Start of SOURCE MATERIAL

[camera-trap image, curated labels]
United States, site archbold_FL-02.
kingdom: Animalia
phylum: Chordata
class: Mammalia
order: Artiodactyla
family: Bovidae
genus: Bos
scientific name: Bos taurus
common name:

End of SOURCE MATERIAL

Take the data above and return it exactly.

[camera-trap image, curated labels]
United States, site archbold_FL-02.
kingdom: Animalia
phylum: Chordata
class: Mammalia
order: Artiodactyla
family: Bovidae
genus: Bos
scientific name: Bos taurus
common name:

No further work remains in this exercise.